[Saved entries]
********

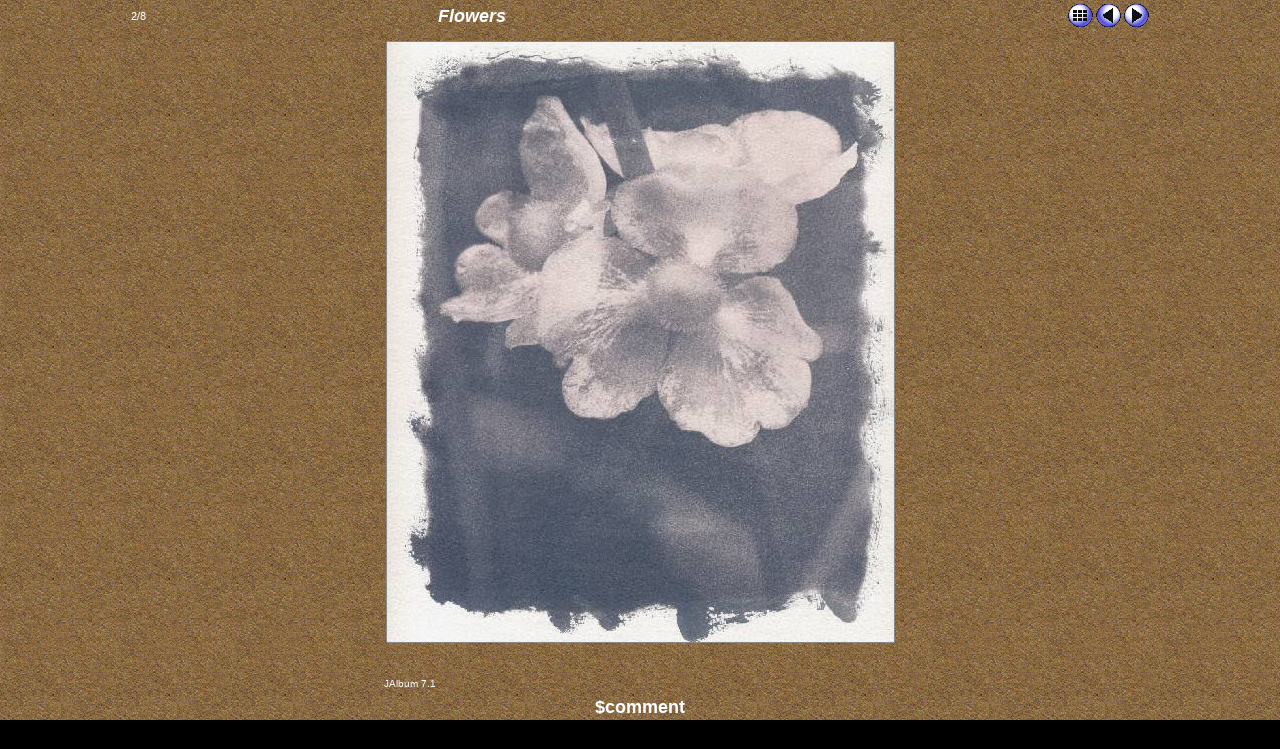

--- FILE ---
content_type: text/html
request_url: http://photo.gorga.org/cyanotypes/slides/Flowers.html
body_size: 1267
content:
<!DOCTYPE HTML PUBLIC "-//W3C//DTD HTML 3.2 Final//EN">
<HTML>
<HEAD>
<TITLE>Flowers</TITLE>
<LINK HREF="../styles.css" REL=stylesheet>
<SCRIPT LANGUAGE="javascript">
        showing = false;

        function toggleInfo() {
                        if (showing == false) {
                                if (document.all || document.getElementById) document.getElementById('imageinfo').style.visibility="visible";        // IE & Gecko
                                else document.layers['imageinfo'].visibility="show"; // Netscape 4
                                showing = true;
                        }
                        else {
                                if (document.all || document.getElementById) document.getElementById('imageinfo').style.visibility="hidden";        // IE & Gecko
                                else document.layers['imageinfo'].visibility="hide";        // Netscape 4
                                showing = false;
                }
        }
</SCRIPT>
</HEAD>

<BODY ID="slide" background="gifs/BRN_KRFT.GIF">
<div align="center"> 
  <TABLE border="0" WIDTH="80%">
    <TR CLASS="head"> 
      <TD CLASS="number" WIDTH="10%">2/8</TD>
      <TD CLASS="date" WIDTH="20%"></TD>
      <TD CLASS="name"><font face="Arial, Helvetica, sans-serif" size="4"><i>Flowers</i></font></TD>
      <TD align="right" CLASS="navigation" WIDTH="20%"> 
        <!-- Image info button if camera information exists -->
         
        <!-- Index button -->
        <A HREF="../index.html"><IMG SRC="../gifs/index.gif" BORDER=0 ALT="Index page"></A> 
        <!-- Previous button -->
         <A HREF="Stone%20Face.html"><IMG SRC="../gifs/previous.gif" ALT="Previous page" BORDER=0></A> 
         
        <!-- Next button -->
         <A HREF="Snow%20Cone%20(triptych).html"><IMG SRC="../gifs/next.gif" ALT="Next page" BORDER=0></A> 
         </TD>
    </TR>
  </TABLE>
</DIV>
<div align="center"></DIV>
<div align="center">
  <TABLE border="0" align="center" width="539">
    <TR VALIGN="TOP"> 
      <TD align="center"> 
        <blockquote> 
          <p> 
            <!-- Image, maybe with link to original -->
             <IMG CLASS="image" SRC="Flowers.jpg" WIDTH="507" HEIGHT="600"> 
             
            <!-- Always display comment below image (if exists) -->
            <BR>
            <DIV align="center" CLASS="name"></DIV>
            <ja:else> 
            <!-- Try to extract the comment from a file carrying the same base name as this image -->
            <BR>
            <DIV align="center" CLASS="name">
            <table width="103%" border="0" height="26">
              <tr> 
                <td> 
                  <div align="center"></div>
                  <font face="Arial, Helvetica, sans-serif" size="2"><a href="http://www.datadosen.se/jalbum" target="_blank"><small><font size="1">JAlbum 7.1</font></small></a></font></td>
                <td> 
                  <div align="center"></div>
                </td>
              </tr>
            </table>
            <font face="Arial, Helvetica, sans-serif" size="4">$comment 
            </font> </DIV>
            
          </ja:else> </blockquote>
      </TD>
    </TR>
    <TR> 
      <!-- Image info button if camera information exists -->
       </TR>
  </TABLE>
  </DIV>
  
<div align="center"><br>
</div>
</BODY>
</HTML>

--- FILE ---
content_type: text/css
request_url: http://photo.gorga.org/cyanotypes/styles.css
body_size: 1746
content:
/*
 * Combined style sheet for the index pages and the slide pages.
 */

/* Style for all bodies. */
body {
        font-family: Verdana, Arial, sans-serif;
        font-size: 13px;
        background-image:url(gifs/brn_krft.gif);
        background-color: black;
        color: white;
        margin: 5;
}

/* Style for all table cells. */
td {
        font-family: Arial, sans-serif;
        font-size: 11px;
}

/* Put a border on all generated images */
.image {
        border-width: 1;
        border-color: #888888;
        border-style: solid;
        margin: 5;
}

/* Align the content of the cells on the index pages to the center and bottom. */
#index td {
        text-align: center;
        vertical-align: bottom;
}

/* Remove the margin under the images on the index pages. */
#index .image {
        margin-left: 2;
        margin-right: 2;
        margin-bottom: 0;
}

/* Don't have margins on the slide pages. */
body#slide {
        margin: 0;
}

/* Highlight the image name on the slide pages. */
#slide .name {
        font-weight: bold;
        font-size: 14px;
}

/* Header */
h1 {
        font-size: 30px;
        font-weight: bold;
}

/* Custom link styles */
a:active {
        text-decoration: none;
        color: #FFAAAA;
}

a:visited {
        text-decoration: none;
        color: #AAAAAA;
}

a:hover {
        text-decoration: underline;
        color: #FFFFFF
}

a:link {
        text-decoration: none;
        color: #FCFCFC
}

#imageinfo {
        visibility: hidden;
}
.title {font-weight: bold;
        font-size: 16px;
        text-align: center;}

.right_space  {
 padding-right:50px;}

.space  {
 padding-right:25px;}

********

What to produce -> Only the number should be given: how many lines of the data contain the word "Next"?

Response for this exercise -> 2